I was sitting on my horse next to Proxenus when it arrived, and we both watched it with interest. The coaches were richly appointed, with well-dressed horses and heavily muscled guards and liverymen garbed in fine silks and gold chains. "The train belongs to Queen Epyaxa of Cilicia," he said. As the woman carefully stepped down before the eyes of the gathering troops, I could see that she was past her youthful prime, though had not yet lost a certain flush of the beauty she had once possessed.

"She's the wife of King Syennesis, one of Cyrus' allies. He is an old man, who was a satrap to the prince's father as well."

"Where is the king?" asked Xenophon, riding up to us. "He didn't send his wife out alone to meet us, did he?"

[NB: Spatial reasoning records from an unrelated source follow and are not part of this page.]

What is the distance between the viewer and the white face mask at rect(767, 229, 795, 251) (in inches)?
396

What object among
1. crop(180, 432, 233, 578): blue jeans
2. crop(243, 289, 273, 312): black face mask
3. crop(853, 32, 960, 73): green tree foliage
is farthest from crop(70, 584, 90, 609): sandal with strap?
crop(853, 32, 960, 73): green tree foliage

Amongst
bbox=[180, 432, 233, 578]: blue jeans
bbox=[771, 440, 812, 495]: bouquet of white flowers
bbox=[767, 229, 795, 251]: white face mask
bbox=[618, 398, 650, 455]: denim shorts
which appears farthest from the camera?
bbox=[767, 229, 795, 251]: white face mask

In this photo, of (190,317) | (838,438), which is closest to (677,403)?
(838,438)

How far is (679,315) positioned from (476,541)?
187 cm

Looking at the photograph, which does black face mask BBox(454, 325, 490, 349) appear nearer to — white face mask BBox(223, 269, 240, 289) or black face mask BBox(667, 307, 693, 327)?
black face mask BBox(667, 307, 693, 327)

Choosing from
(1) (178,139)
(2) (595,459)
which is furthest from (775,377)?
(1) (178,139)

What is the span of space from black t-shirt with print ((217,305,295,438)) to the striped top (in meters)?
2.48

"Ha! That's a story in itself," Proxenus replied derisively. "This king hasn't left his palace in ten years, out of shame at the way he was handled by the Pisidians when they captured him during one of their petty little wars. Rumor has it that the treatment he received resulted in the loss of his manhood, though I can't say whether this was something physical or a form of madness imposed by the gods as punishment for some act he committed." Proxenus paused and looked around carefully to see if anyone was near. He then broke out in a broad grin. "But if his virility was mislaid somewhere, they say that ever since, the queen has spared no effort looking for it among lucky candidates."

Indeed, I do not know precisely what transpired in Cyrus' tent during the queen's state visit, for it was one of the few times that Proxenus was not invited to be present during an official reception. Even Cyrus' favored concubines were summarily turned out, to the amusement of the Greek officers at seeing the indignant pouts the girls affected during their temporary exile to a neighboring canvas.

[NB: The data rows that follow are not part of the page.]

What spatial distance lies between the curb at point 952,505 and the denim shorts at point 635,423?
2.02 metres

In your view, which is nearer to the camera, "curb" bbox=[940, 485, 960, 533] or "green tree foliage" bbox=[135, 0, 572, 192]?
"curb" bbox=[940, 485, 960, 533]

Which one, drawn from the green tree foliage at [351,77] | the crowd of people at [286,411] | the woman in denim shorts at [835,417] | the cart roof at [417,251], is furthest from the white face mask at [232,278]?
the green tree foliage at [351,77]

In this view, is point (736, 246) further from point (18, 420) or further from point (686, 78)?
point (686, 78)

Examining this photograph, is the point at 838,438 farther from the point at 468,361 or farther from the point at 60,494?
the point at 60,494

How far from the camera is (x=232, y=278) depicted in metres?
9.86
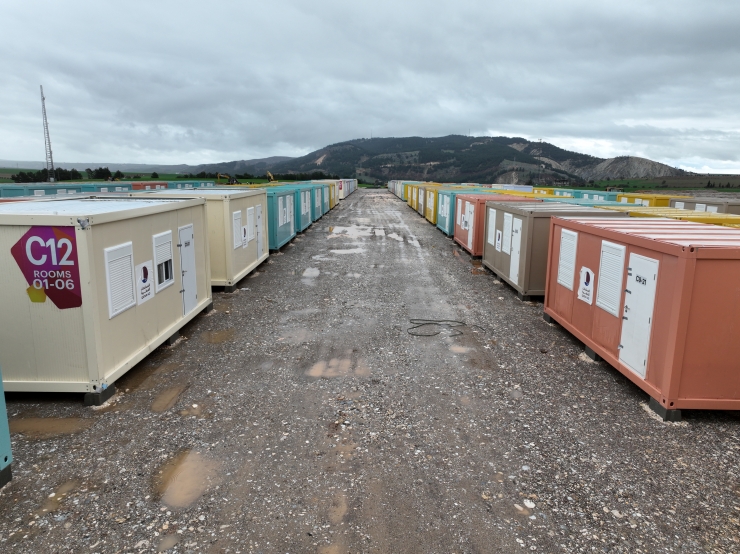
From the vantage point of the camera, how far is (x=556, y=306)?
933 cm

I do know, however, that the queen brought Cyrus an enormous sum of money, several chests filled with silver, part of which he used to pay his troops four months' wages on the spot, plus a bonus for their patience. The men shouted their appreciation to the queen, blessing her in the name of the god Priapus and waving their drinking horns in salute to her absent husband. The queen, being too dignified to show offense, merely nodded and smiled at the men demurely as she exited Cyrus' lodgings and ducked back into her own travel tent of hairy, untanned leather.

BOOK FOUR

UP COUNTRY

It is shameless how readily mortals cast blame on the gods.

From us, they say, come all their sorrows, from us their misery,

But they have no one to blame but themselves-

Themselves and their own blind folly.

– HOMER

CHAPTER ONE

GOOD QUEEN EPYAXA accompanied us in march for some weeks, and at Tyriaion, the first major city we encountered after her arrival, the army was called to halt for three days. The queen had become ever bolder in her displays of affection for Cyrus, and had begged him to arrange a review of his army for her. Thinking that it might be a good opportunity to impress the city's inhabitants with his military might, and thereby continue the supply of easily gotten provisions, Cyrus readily agreed.

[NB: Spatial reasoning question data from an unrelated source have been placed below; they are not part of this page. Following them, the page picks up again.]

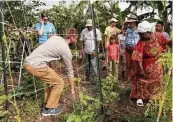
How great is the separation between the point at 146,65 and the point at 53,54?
5.06 ft

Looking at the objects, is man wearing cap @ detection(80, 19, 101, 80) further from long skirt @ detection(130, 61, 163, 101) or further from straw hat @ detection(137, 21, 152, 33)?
straw hat @ detection(137, 21, 152, 33)

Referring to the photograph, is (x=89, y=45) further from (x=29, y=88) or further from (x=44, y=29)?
(x=29, y=88)

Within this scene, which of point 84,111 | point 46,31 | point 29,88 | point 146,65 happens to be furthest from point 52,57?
point 46,31

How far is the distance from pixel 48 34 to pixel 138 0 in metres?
8.13

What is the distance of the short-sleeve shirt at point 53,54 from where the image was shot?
5.26m

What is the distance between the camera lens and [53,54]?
535 centimetres

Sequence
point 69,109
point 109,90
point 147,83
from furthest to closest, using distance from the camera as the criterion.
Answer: point 109,90
point 147,83
point 69,109

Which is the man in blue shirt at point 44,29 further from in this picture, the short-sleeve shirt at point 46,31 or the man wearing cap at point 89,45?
the man wearing cap at point 89,45

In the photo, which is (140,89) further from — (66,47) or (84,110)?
(66,47)

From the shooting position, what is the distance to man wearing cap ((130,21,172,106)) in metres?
5.58

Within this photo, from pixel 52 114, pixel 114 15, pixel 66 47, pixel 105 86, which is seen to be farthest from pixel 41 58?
pixel 114 15

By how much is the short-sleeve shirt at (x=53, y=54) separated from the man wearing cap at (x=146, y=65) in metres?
1.14

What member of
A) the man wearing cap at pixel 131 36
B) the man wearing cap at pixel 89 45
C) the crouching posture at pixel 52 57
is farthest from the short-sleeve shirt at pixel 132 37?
the crouching posture at pixel 52 57

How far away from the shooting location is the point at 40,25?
785 centimetres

The men grumbled about the extra work required to polish their shields, wash their linens and their bodies, and dress their hair, but I believe that in general they were pleased at the opportunity to perform for the awestruck population. It was a welcome break from the routine and drudgery. Tyriaion was by no means a grand city-a sprawling collection of low mud hovels with a dusty square in the middle, inhabited by the local governor and a small garrison of troops, and supported by a large population of abject-looking farmers and slaves. The place was pestilential-an open sewage line ran straight through the middle of the dust-choked streets, stinging flies tormented the men, and the stench was suffocating. Proxenus noted, out of earshot of Clearchus and his men, that it bore a close resemblance to Sparta. In fact, the Spartans did look much more at home there than they ever had in the oriental splendor of Sardis, or the grandeur of Athens.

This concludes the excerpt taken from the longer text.